** START OF EXCERPTED TEXT **
Search code examples
sqlpostgresqlrelational-databasesparse-matrix

Representing Sparse Data in PostgreSQL


What's the best way to represent a sparse data matrix in PostgreSQL? The two obvious methods I see are:

  1. Store data in a single a table with a separate column for every conceivable feature (potentially millions), but with a default value of NULL for unused features. This is conceptually very simple, but I know that with most RDMS implementations, that this is typically very inefficient, since the NULL values ususually takes up some space. However, I read an article (can't find its link unfortunately) that claimed PG doesn't take up data for NULL values, making it better suited for storing sparse data.

  2. Create separate "row" and "column" tables, as well as an intermediate table to link them and store the value for the column at that row. I believe this is the more traditional RDMS solution, but there's more complexity and overhead associated with it.

I also found PostgreDynamic, which claims to better support sparse data, but I don't want to switch my entire database server to a PG fork just for this feature.

Are there any other solutions? Which one should I use?
** END OF EXCERPTED TEXT **
#### [SET PROBLEM]
Write out everything in the PostgreSQL sparse-data post from "1. Store data" down to "associated with it.".
** START OF ENTRIES **
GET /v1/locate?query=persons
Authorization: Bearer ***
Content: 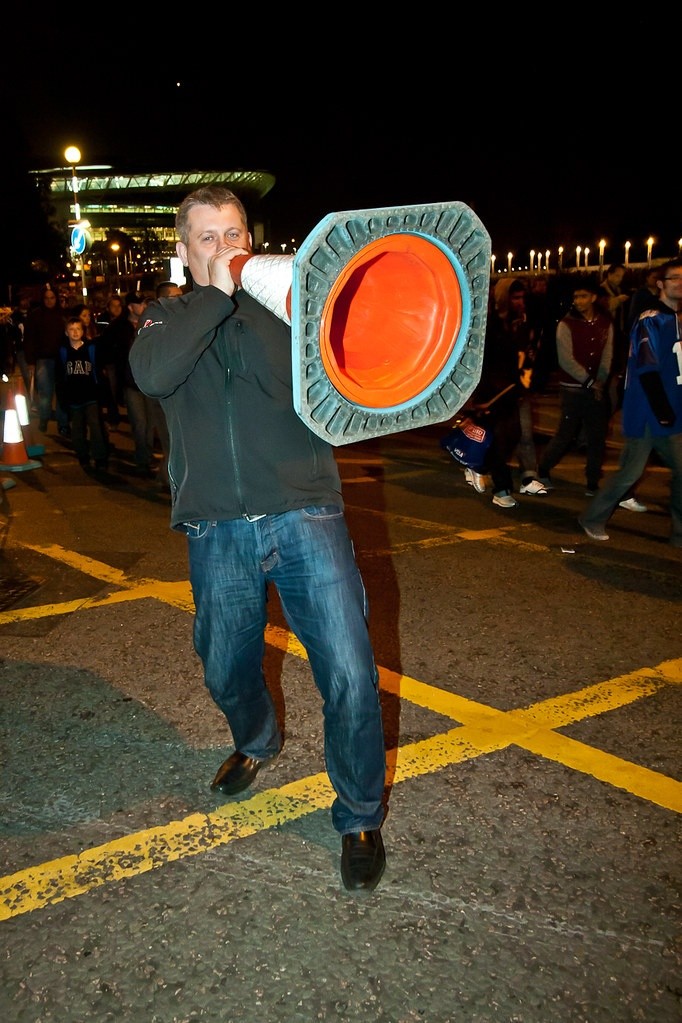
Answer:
** END OF ENTRIES **
** START OF ENTRIES **
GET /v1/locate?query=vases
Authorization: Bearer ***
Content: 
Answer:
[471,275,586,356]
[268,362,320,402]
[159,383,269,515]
** END OF ENTRIES **
#### [ANSWER BELOW]
1. Store data in a single a table with a separate column for every conceivable feature (potentially millions), but with a default value of NULL for unused features. This is conceptually very simple, but I know that with most RDMS implementations, that this is typically very inefficient, since the NULL values ususually takes up some space. However, I read an article (can't find its link unfortunately) that claimed PG doesn't take up data for NULL values, making it better suited for storing sparse data.

  2. Create separate "row" and "column" tables, as well as an intermediate table to link them and store the value for the column at that row. I believe this is the more traditional RDMS solution, but there's more complexity and overhead associated with it.